[Required action]
The required result is an exact copy of every line from the one with "Français 6e, cycle" through the last line below, with the pictures left out.

[Given data]
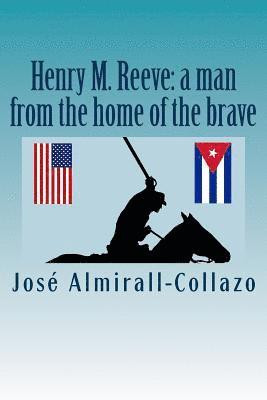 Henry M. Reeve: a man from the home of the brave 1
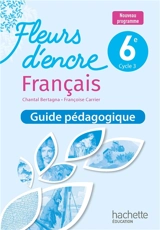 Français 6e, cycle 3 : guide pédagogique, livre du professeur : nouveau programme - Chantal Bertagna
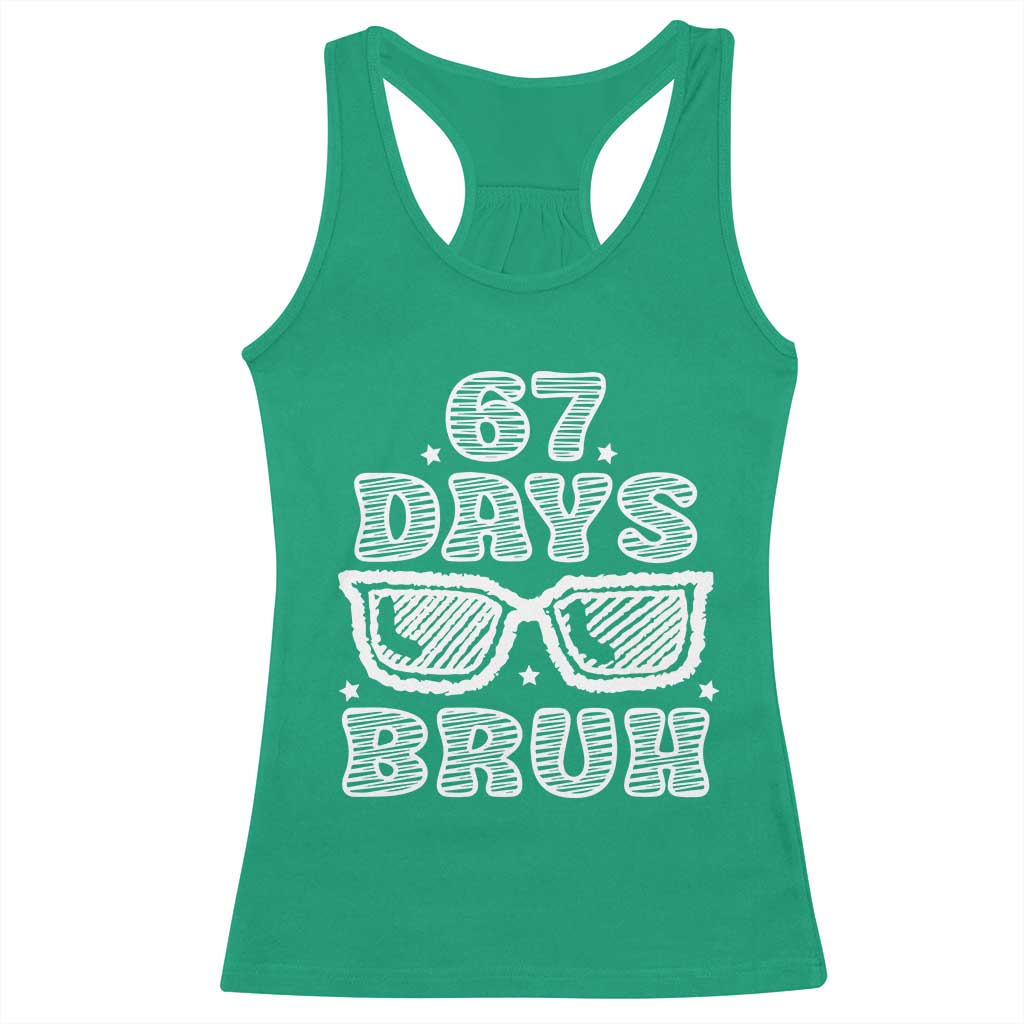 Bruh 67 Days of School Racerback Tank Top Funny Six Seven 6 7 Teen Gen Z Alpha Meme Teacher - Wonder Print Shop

[Answer below]
 Français 6e, cycle 3 : guide pédagogique, livre du professeur : nouveau programme - Chantal Bertagna
 Bruh 67 Days of School Racerback Tank Top Funny Six Seven 6 7 Teen Gen Z Alpha Meme Teacher - Wonder Print Shop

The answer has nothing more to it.